Far From Home
Latino Baseball Players in America
For all the racism and discomfiture that African-American ballplayers endured in the years following Jackie Robinson’s debut in 1947, Latino players had it even worse. In addition to discrimination based on the color of their skin, there was also, in many cases, a language barrier. Black players, at least, plied their trade on home soil, but Latinos not only had to acclimate to a new geography, they were also thrust into the middle of an often perplexing cultural environment. Something as simple as ordering food could pose a challenge. Hall of Famer Orlando Cepeda has often spoken about how the San Francisco Giants tried to prevent the team’s Latino players from speaking Spanish at the ballpark. Similarly, the media in Pittsburgh embarrassed Pirates superstar Roberto Clemente by publishing his interviews in “dialect.”

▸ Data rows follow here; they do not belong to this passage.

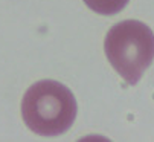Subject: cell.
<instances>
[{"instance_id":"cell-1","label":"cell","mask_w":154,"mask_h":142,"mask_svg":"<svg viewBox=\"0 0 154 142\" xmlns=\"http://www.w3.org/2000/svg\"><path fill=\"white\" fill-rule=\"evenodd\" d=\"M76 110V99L70 89L54 80L35 83L21 101L23 121L40 136L66 133L75 121Z\"/></svg>"},{"instance_id":"cell-2","label":"cell","mask_w":154,"mask_h":142,"mask_svg":"<svg viewBox=\"0 0 154 142\" xmlns=\"http://www.w3.org/2000/svg\"><path fill=\"white\" fill-rule=\"evenodd\" d=\"M104 47L113 69L134 86L154 60V34L139 20H124L110 28Z\"/></svg>"},{"instance_id":"cell-3","label":"cell","mask_w":154,"mask_h":142,"mask_svg":"<svg viewBox=\"0 0 154 142\" xmlns=\"http://www.w3.org/2000/svg\"><path fill=\"white\" fill-rule=\"evenodd\" d=\"M130 0H84V3L92 11L104 15H112L122 11Z\"/></svg>"}]
</instances>
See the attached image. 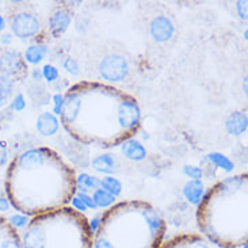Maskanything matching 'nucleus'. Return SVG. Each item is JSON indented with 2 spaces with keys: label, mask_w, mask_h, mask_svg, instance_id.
I'll return each mask as SVG.
<instances>
[{
  "label": "nucleus",
  "mask_w": 248,
  "mask_h": 248,
  "mask_svg": "<svg viewBox=\"0 0 248 248\" xmlns=\"http://www.w3.org/2000/svg\"><path fill=\"white\" fill-rule=\"evenodd\" d=\"M166 231L164 218L151 203L122 201L101 216L93 233V248H159Z\"/></svg>",
  "instance_id": "20e7f679"
},
{
  "label": "nucleus",
  "mask_w": 248,
  "mask_h": 248,
  "mask_svg": "<svg viewBox=\"0 0 248 248\" xmlns=\"http://www.w3.org/2000/svg\"><path fill=\"white\" fill-rule=\"evenodd\" d=\"M0 72L8 79H23L27 74L25 60L18 52L13 49H4L0 52Z\"/></svg>",
  "instance_id": "423d86ee"
},
{
  "label": "nucleus",
  "mask_w": 248,
  "mask_h": 248,
  "mask_svg": "<svg viewBox=\"0 0 248 248\" xmlns=\"http://www.w3.org/2000/svg\"><path fill=\"white\" fill-rule=\"evenodd\" d=\"M4 27H6V20L3 18V15L0 14V31L1 30H4Z\"/></svg>",
  "instance_id": "f704fd0d"
},
{
  "label": "nucleus",
  "mask_w": 248,
  "mask_h": 248,
  "mask_svg": "<svg viewBox=\"0 0 248 248\" xmlns=\"http://www.w3.org/2000/svg\"><path fill=\"white\" fill-rule=\"evenodd\" d=\"M14 81L6 76H0V106L4 105L13 94Z\"/></svg>",
  "instance_id": "4be33fe9"
},
{
  "label": "nucleus",
  "mask_w": 248,
  "mask_h": 248,
  "mask_svg": "<svg viewBox=\"0 0 248 248\" xmlns=\"http://www.w3.org/2000/svg\"><path fill=\"white\" fill-rule=\"evenodd\" d=\"M47 53V47L46 45H31L26 49L25 52V60L29 62V64H40L41 61L45 59V56Z\"/></svg>",
  "instance_id": "a211bd4d"
},
{
  "label": "nucleus",
  "mask_w": 248,
  "mask_h": 248,
  "mask_svg": "<svg viewBox=\"0 0 248 248\" xmlns=\"http://www.w3.org/2000/svg\"><path fill=\"white\" fill-rule=\"evenodd\" d=\"M99 187L106 190L108 193L114 195V197L122 193V183L117 178H114V176H105V178H102Z\"/></svg>",
  "instance_id": "412c9836"
},
{
  "label": "nucleus",
  "mask_w": 248,
  "mask_h": 248,
  "mask_svg": "<svg viewBox=\"0 0 248 248\" xmlns=\"http://www.w3.org/2000/svg\"><path fill=\"white\" fill-rule=\"evenodd\" d=\"M60 117L72 139L99 148L121 145L133 139L141 125L137 99L99 81H80L68 88Z\"/></svg>",
  "instance_id": "f257e3e1"
},
{
  "label": "nucleus",
  "mask_w": 248,
  "mask_h": 248,
  "mask_svg": "<svg viewBox=\"0 0 248 248\" xmlns=\"http://www.w3.org/2000/svg\"><path fill=\"white\" fill-rule=\"evenodd\" d=\"M237 11L243 19H247V1H237Z\"/></svg>",
  "instance_id": "2f4dec72"
},
{
  "label": "nucleus",
  "mask_w": 248,
  "mask_h": 248,
  "mask_svg": "<svg viewBox=\"0 0 248 248\" xmlns=\"http://www.w3.org/2000/svg\"><path fill=\"white\" fill-rule=\"evenodd\" d=\"M10 224L13 225L14 228L15 229H19V228H26L27 222H29V220H27V216L25 215H15L13 216L11 218H10Z\"/></svg>",
  "instance_id": "393cba45"
},
{
  "label": "nucleus",
  "mask_w": 248,
  "mask_h": 248,
  "mask_svg": "<svg viewBox=\"0 0 248 248\" xmlns=\"http://www.w3.org/2000/svg\"><path fill=\"white\" fill-rule=\"evenodd\" d=\"M11 29L13 33L18 38H31L34 35H37L41 29V23L38 18L29 13H20L14 15L11 19Z\"/></svg>",
  "instance_id": "0eeeda50"
},
{
  "label": "nucleus",
  "mask_w": 248,
  "mask_h": 248,
  "mask_svg": "<svg viewBox=\"0 0 248 248\" xmlns=\"http://www.w3.org/2000/svg\"><path fill=\"white\" fill-rule=\"evenodd\" d=\"M72 20L71 13L68 11L67 8H59L56 10L50 18H49V30L50 34L53 35L54 38H59L62 34L67 31L68 26Z\"/></svg>",
  "instance_id": "9d476101"
},
{
  "label": "nucleus",
  "mask_w": 248,
  "mask_h": 248,
  "mask_svg": "<svg viewBox=\"0 0 248 248\" xmlns=\"http://www.w3.org/2000/svg\"><path fill=\"white\" fill-rule=\"evenodd\" d=\"M159 248H210V246L201 236L185 233L175 236L166 243H161Z\"/></svg>",
  "instance_id": "1a4fd4ad"
},
{
  "label": "nucleus",
  "mask_w": 248,
  "mask_h": 248,
  "mask_svg": "<svg viewBox=\"0 0 248 248\" xmlns=\"http://www.w3.org/2000/svg\"><path fill=\"white\" fill-rule=\"evenodd\" d=\"M93 168L99 171V172L110 174L114 171L115 159L111 155H101L93 160Z\"/></svg>",
  "instance_id": "6ab92c4d"
},
{
  "label": "nucleus",
  "mask_w": 248,
  "mask_h": 248,
  "mask_svg": "<svg viewBox=\"0 0 248 248\" xmlns=\"http://www.w3.org/2000/svg\"><path fill=\"white\" fill-rule=\"evenodd\" d=\"M121 151L125 157L133 161H140L145 159V156H147L145 147L141 144L140 141L134 140V139H129L125 142H122Z\"/></svg>",
  "instance_id": "4468645a"
},
{
  "label": "nucleus",
  "mask_w": 248,
  "mask_h": 248,
  "mask_svg": "<svg viewBox=\"0 0 248 248\" xmlns=\"http://www.w3.org/2000/svg\"><path fill=\"white\" fill-rule=\"evenodd\" d=\"M71 203H72V206H74L75 210H78V212H80V213H83V212H86L87 210V208H86V205L81 202V200H79L76 195H74V198L71 200Z\"/></svg>",
  "instance_id": "7c9ffc66"
},
{
  "label": "nucleus",
  "mask_w": 248,
  "mask_h": 248,
  "mask_svg": "<svg viewBox=\"0 0 248 248\" xmlns=\"http://www.w3.org/2000/svg\"><path fill=\"white\" fill-rule=\"evenodd\" d=\"M93 201H94L95 206L96 208H111L114 205L115 197L108 193L106 190L103 188H96L94 193H93Z\"/></svg>",
  "instance_id": "aec40b11"
},
{
  "label": "nucleus",
  "mask_w": 248,
  "mask_h": 248,
  "mask_svg": "<svg viewBox=\"0 0 248 248\" xmlns=\"http://www.w3.org/2000/svg\"><path fill=\"white\" fill-rule=\"evenodd\" d=\"M22 248H93L87 217L71 206L34 216L20 236Z\"/></svg>",
  "instance_id": "39448f33"
},
{
  "label": "nucleus",
  "mask_w": 248,
  "mask_h": 248,
  "mask_svg": "<svg viewBox=\"0 0 248 248\" xmlns=\"http://www.w3.org/2000/svg\"><path fill=\"white\" fill-rule=\"evenodd\" d=\"M41 72H42V78L46 81H49V83L56 81L59 79V76H60L59 69L56 67H53V65H50V64H46L45 67L41 69Z\"/></svg>",
  "instance_id": "b1692460"
},
{
  "label": "nucleus",
  "mask_w": 248,
  "mask_h": 248,
  "mask_svg": "<svg viewBox=\"0 0 248 248\" xmlns=\"http://www.w3.org/2000/svg\"><path fill=\"white\" fill-rule=\"evenodd\" d=\"M10 37H11V35H10V34H6V35H3V38H1V41H3V42H8V41H10Z\"/></svg>",
  "instance_id": "c9c22d12"
},
{
  "label": "nucleus",
  "mask_w": 248,
  "mask_h": 248,
  "mask_svg": "<svg viewBox=\"0 0 248 248\" xmlns=\"http://www.w3.org/2000/svg\"><path fill=\"white\" fill-rule=\"evenodd\" d=\"M127 65L126 60L122 56H108L102 60L99 65V72L103 79L110 81H121L127 75Z\"/></svg>",
  "instance_id": "6e6552de"
},
{
  "label": "nucleus",
  "mask_w": 248,
  "mask_h": 248,
  "mask_svg": "<svg viewBox=\"0 0 248 248\" xmlns=\"http://www.w3.org/2000/svg\"><path fill=\"white\" fill-rule=\"evenodd\" d=\"M10 205H11V203L8 201V198L0 195V210H1V212H6L7 209L10 208Z\"/></svg>",
  "instance_id": "473e14b6"
},
{
  "label": "nucleus",
  "mask_w": 248,
  "mask_h": 248,
  "mask_svg": "<svg viewBox=\"0 0 248 248\" xmlns=\"http://www.w3.org/2000/svg\"><path fill=\"white\" fill-rule=\"evenodd\" d=\"M76 197L79 198V200H81V202L86 205V208L87 209H96V206H95L94 201H93V197L91 195L86 194V193H80V191H76Z\"/></svg>",
  "instance_id": "c85d7f7f"
},
{
  "label": "nucleus",
  "mask_w": 248,
  "mask_h": 248,
  "mask_svg": "<svg viewBox=\"0 0 248 248\" xmlns=\"http://www.w3.org/2000/svg\"><path fill=\"white\" fill-rule=\"evenodd\" d=\"M225 127H227L229 134L240 136L247 130V114L244 111L232 113L225 122Z\"/></svg>",
  "instance_id": "2eb2a0df"
},
{
  "label": "nucleus",
  "mask_w": 248,
  "mask_h": 248,
  "mask_svg": "<svg viewBox=\"0 0 248 248\" xmlns=\"http://www.w3.org/2000/svg\"><path fill=\"white\" fill-rule=\"evenodd\" d=\"M4 185L14 208L34 217L71 203L76 194V174L53 149L30 148L10 163Z\"/></svg>",
  "instance_id": "f03ea898"
},
{
  "label": "nucleus",
  "mask_w": 248,
  "mask_h": 248,
  "mask_svg": "<svg viewBox=\"0 0 248 248\" xmlns=\"http://www.w3.org/2000/svg\"><path fill=\"white\" fill-rule=\"evenodd\" d=\"M0 248H22L19 233L4 217H0Z\"/></svg>",
  "instance_id": "9b49d317"
},
{
  "label": "nucleus",
  "mask_w": 248,
  "mask_h": 248,
  "mask_svg": "<svg viewBox=\"0 0 248 248\" xmlns=\"http://www.w3.org/2000/svg\"><path fill=\"white\" fill-rule=\"evenodd\" d=\"M151 34L159 42L170 40L174 34V25L167 16H157L151 23Z\"/></svg>",
  "instance_id": "f8f14e48"
},
{
  "label": "nucleus",
  "mask_w": 248,
  "mask_h": 248,
  "mask_svg": "<svg viewBox=\"0 0 248 248\" xmlns=\"http://www.w3.org/2000/svg\"><path fill=\"white\" fill-rule=\"evenodd\" d=\"M64 68L67 69V72L72 75H78L79 72V65H78V62L74 60V59H71V57H68L67 60L64 61Z\"/></svg>",
  "instance_id": "c756f323"
},
{
  "label": "nucleus",
  "mask_w": 248,
  "mask_h": 248,
  "mask_svg": "<svg viewBox=\"0 0 248 248\" xmlns=\"http://www.w3.org/2000/svg\"><path fill=\"white\" fill-rule=\"evenodd\" d=\"M62 105H64V95L56 94L53 96V114L60 115L61 110H62Z\"/></svg>",
  "instance_id": "cd10ccee"
},
{
  "label": "nucleus",
  "mask_w": 248,
  "mask_h": 248,
  "mask_svg": "<svg viewBox=\"0 0 248 248\" xmlns=\"http://www.w3.org/2000/svg\"><path fill=\"white\" fill-rule=\"evenodd\" d=\"M208 159L212 161L215 166L222 168V170H225V171H232V170H233V164H232V161L229 160L227 156H224V155L210 154L208 155Z\"/></svg>",
  "instance_id": "5701e85b"
},
{
  "label": "nucleus",
  "mask_w": 248,
  "mask_h": 248,
  "mask_svg": "<svg viewBox=\"0 0 248 248\" xmlns=\"http://www.w3.org/2000/svg\"><path fill=\"white\" fill-rule=\"evenodd\" d=\"M33 76H34V80H40V78L42 76V72L38 71V69H35L33 72Z\"/></svg>",
  "instance_id": "72a5a7b5"
},
{
  "label": "nucleus",
  "mask_w": 248,
  "mask_h": 248,
  "mask_svg": "<svg viewBox=\"0 0 248 248\" xmlns=\"http://www.w3.org/2000/svg\"><path fill=\"white\" fill-rule=\"evenodd\" d=\"M99 183L101 179H98L96 176L88 174H81L79 176H76V191L80 193H94L96 188H99Z\"/></svg>",
  "instance_id": "f3484780"
},
{
  "label": "nucleus",
  "mask_w": 248,
  "mask_h": 248,
  "mask_svg": "<svg viewBox=\"0 0 248 248\" xmlns=\"http://www.w3.org/2000/svg\"><path fill=\"white\" fill-rule=\"evenodd\" d=\"M183 172H185V175H187L190 178L195 179V181H201L202 170L200 167H195V166H186V167L183 168Z\"/></svg>",
  "instance_id": "a878e982"
},
{
  "label": "nucleus",
  "mask_w": 248,
  "mask_h": 248,
  "mask_svg": "<svg viewBox=\"0 0 248 248\" xmlns=\"http://www.w3.org/2000/svg\"><path fill=\"white\" fill-rule=\"evenodd\" d=\"M37 130L40 132L42 136H53L57 133L59 130V120L53 113L45 111L42 114L38 115L37 118Z\"/></svg>",
  "instance_id": "ddd939ff"
},
{
  "label": "nucleus",
  "mask_w": 248,
  "mask_h": 248,
  "mask_svg": "<svg viewBox=\"0 0 248 248\" xmlns=\"http://www.w3.org/2000/svg\"><path fill=\"white\" fill-rule=\"evenodd\" d=\"M25 108H26V101H25L23 94H16V96L11 102V108L15 111H22L25 110Z\"/></svg>",
  "instance_id": "bb28decb"
},
{
  "label": "nucleus",
  "mask_w": 248,
  "mask_h": 248,
  "mask_svg": "<svg viewBox=\"0 0 248 248\" xmlns=\"http://www.w3.org/2000/svg\"><path fill=\"white\" fill-rule=\"evenodd\" d=\"M197 225L209 242L239 248L248 240V174L233 175L205 193L197 209Z\"/></svg>",
  "instance_id": "7ed1b4c3"
},
{
  "label": "nucleus",
  "mask_w": 248,
  "mask_h": 248,
  "mask_svg": "<svg viewBox=\"0 0 248 248\" xmlns=\"http://www.w3.org/2000/svg\"><path fill=\"white\" fill-rule=\"evenodd\" d=\"M183 194H185V198L190 203L193 205H198L201 200L205 195V186L201 181H195V179H191L188 181L185 187H183Z\"/></svg>",
  "instance_id": "dca6fc26"
}]
</instances>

Wendel, who has written extensively on the Latino baseball experience in works of both fiction and nonfiction, supplies the narrative for Far From Home, while Villegas, a staff photographer with the Sacramento Bee, contributes the photographs. The astute baseball reader will recognize his work from Away Games and Home is Everything, two more books on a similar theme*.*
Far From Home profiles several of the more successful players from such countries as Venezuela, Puerto Rico, and the Dominican Republic. The book is divided into time-frames highlighting the earliest players; the “Golden Era,” which featured such superstars as Clemente and Cepeda, as well as Juan Marichal (who contributes the foreword for the book), Minnie Minoso, and the three Alou brothers; and the new generation of Manny Ramirez, Vladimir Guerrero, David Ortiz, Ivan Rodriguez, Jose Reyes, Johan Santana…the list seems endless these days. In fact, players from Latin America now comprise almost thirty percent of all players on major league rosters.
Vallegas wrote the final chapter which considers the difficulties of being, in fact, so “far from home”—the melancholy and loneliness many of these young men face as the price for their love of the game. The snapshots concentrate primarily on the experiences of two young hopefuls, Miguel Tejada and Mario Encarcion, both from the Dominican Republic, as they adjust to fast food restaurants, malls, and other bits of Americana.
As one might expect from a National Geographic publication, the photos are as communicative as the text. They are both triumphant and heartbreaking as they wordlessly depict the emotions of jubilation and despair these young men have to go through in pursuit of the American—and Latino—dream.